Python HTML parsing specific information within tags

Question

I am trying to parse out specific information within tags.

For example, on the website:

http://www.epicurious.com/articlesguides/bestof/toprecipes/bestchickenrecipes/recipes/food/views/My-Favorite-Simple-Roast-Chicken-231348

I am trying to parse out very specific information like the ingredients. If you go to the pagesource, you can see that the information present is within tags called

<h2>Ingredients</h2> and <ul class="ingredientsList"> has all the actual ingredients.

I found a python program online that conveniently parses out the hyperlinks in a website. But I want to modify it to parse out these ingredients. I am not very well versed in python but how exactly would I go about modifying my code to fit my parsing needs?

Please do elaborate on how I should go about doing this or providing examples etc would be greatly appreciated since I am not very informed at this.

The code:

import sgmllib

class MyParser(sgmllib.SGMLParser):
    "A simple parser class."

    def parse(self, s):
        "Parse the given string 's'."
        self.feed(s)
        self.close()

    def __init__(self, verbose=0):
        "Initialise an object, passing 'verbose' to the superclass."

        sgmllib.SGMLParser.__init__(self, verbose)
        self.hyperlinks = []
        self.descriptions = []
        self.inside_a_element = 0
        self.starting_description = 0

    def start_a(self, attributes):
        "Process a hyperlink and its 'attributes'."

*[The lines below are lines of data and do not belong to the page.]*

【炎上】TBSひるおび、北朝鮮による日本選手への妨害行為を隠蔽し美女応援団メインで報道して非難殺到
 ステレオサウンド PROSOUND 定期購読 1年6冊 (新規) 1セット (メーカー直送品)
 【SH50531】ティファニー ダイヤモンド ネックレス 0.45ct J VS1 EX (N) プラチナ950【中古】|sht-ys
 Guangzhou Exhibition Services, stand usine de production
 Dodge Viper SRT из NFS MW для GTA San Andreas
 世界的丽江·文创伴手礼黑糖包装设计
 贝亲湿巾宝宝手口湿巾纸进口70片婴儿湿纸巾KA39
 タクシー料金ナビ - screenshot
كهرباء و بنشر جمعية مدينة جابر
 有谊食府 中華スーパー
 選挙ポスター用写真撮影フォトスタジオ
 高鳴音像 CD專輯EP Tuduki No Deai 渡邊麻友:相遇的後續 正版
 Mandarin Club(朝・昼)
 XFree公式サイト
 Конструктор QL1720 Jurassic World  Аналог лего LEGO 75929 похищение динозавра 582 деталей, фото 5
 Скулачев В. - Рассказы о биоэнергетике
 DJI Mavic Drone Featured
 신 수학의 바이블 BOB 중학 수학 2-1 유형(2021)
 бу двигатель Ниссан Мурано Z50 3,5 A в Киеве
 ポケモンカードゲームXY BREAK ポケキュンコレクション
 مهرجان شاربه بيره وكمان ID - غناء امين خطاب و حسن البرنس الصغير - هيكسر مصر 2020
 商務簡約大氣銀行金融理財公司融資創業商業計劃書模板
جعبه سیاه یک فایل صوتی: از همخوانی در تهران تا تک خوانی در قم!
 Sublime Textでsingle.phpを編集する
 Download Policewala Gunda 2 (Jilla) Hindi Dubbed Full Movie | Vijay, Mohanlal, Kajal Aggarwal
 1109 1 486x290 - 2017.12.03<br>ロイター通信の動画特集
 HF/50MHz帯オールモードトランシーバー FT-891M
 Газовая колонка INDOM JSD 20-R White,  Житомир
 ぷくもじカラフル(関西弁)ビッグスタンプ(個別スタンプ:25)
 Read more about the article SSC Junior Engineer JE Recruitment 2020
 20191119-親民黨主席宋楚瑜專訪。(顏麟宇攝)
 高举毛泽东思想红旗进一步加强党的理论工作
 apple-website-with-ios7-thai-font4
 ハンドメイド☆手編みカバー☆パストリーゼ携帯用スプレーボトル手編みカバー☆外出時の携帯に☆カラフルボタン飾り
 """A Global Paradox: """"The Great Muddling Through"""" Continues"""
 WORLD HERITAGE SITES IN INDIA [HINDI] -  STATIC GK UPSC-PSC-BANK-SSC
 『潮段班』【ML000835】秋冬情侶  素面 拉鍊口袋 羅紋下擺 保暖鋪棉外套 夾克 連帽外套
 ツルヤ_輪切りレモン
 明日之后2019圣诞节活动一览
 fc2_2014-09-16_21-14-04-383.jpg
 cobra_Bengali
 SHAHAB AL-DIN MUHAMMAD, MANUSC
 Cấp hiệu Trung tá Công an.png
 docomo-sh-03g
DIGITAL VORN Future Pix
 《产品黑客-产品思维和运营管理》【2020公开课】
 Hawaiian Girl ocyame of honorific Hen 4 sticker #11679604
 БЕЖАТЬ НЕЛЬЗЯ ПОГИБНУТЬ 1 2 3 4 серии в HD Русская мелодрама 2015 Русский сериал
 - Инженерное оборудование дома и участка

        for name, value in attributes:
            if name == "href":
                self.hyperlinks.append(value)
                self.inside_a_element = 1
                self.starting_description = 1

    def end_a(self):
        "Record the end of a hyperlink."

        self.inside_a_element = 0

    def handle_data(self, data):
        "Handle the textual 'data'."

        if self.inside_a_element:
            if self.starting_description:
                self.descriptions.append(data)
                self.starting_description = 0
            else:
                self.descriptions[-1] += data

    def get_hyperlinks(self):
        "Return the list of hyperlinks."

        return self.hyperlinks

    def get_descriptions(self):
        "Return a list of descriptions."

        return self.descriptions

import urllib, sgmllib

# Get something to work with.
f = urllib.urlopen("http://www.epicurious.com/Roast-Chicken-231348")
s = f.read()

# Try and process the page.
# The class should have been defined first, remember.
myparser = MyParser()
myparser.parse(s)

# Get the hyperlinks.
print myparser.get_hyperlinks()
print myparser.get_descriptions()

Achim · Accepted Answer · 2011-04-10 22:29:39Z

3

Have a look at http://www.crummy.com/software/BeautifulSoup/ Your approach works for simple cases, but will cause you headache as soon as the html and/or your requirements get a bit more complicated.

answered Apr 10, 2011 at 22:29

Achim

15.7k15 gold badges92 silver badges161 bronze badges

Sign up to request clarification or add additional context in comments.

Comments

Community · Accepted Answer · 2017-05-23 12:04:13Z

1

I will get a ticking-off from all the people that say HTML texts can't be analysed by regexes.

Ok, ok, but I got the result in fifty minutes:

First, I used this code to obtain a convenient display of the code source of the web page:

import urllib

url = ('http://www.epicurious.com/articlesguides/bestof/'
       'toprecipes/bestchickenrecipes/recipes/food/views/'
       'My-Favorite-Simple-Roast-Chicken-231348')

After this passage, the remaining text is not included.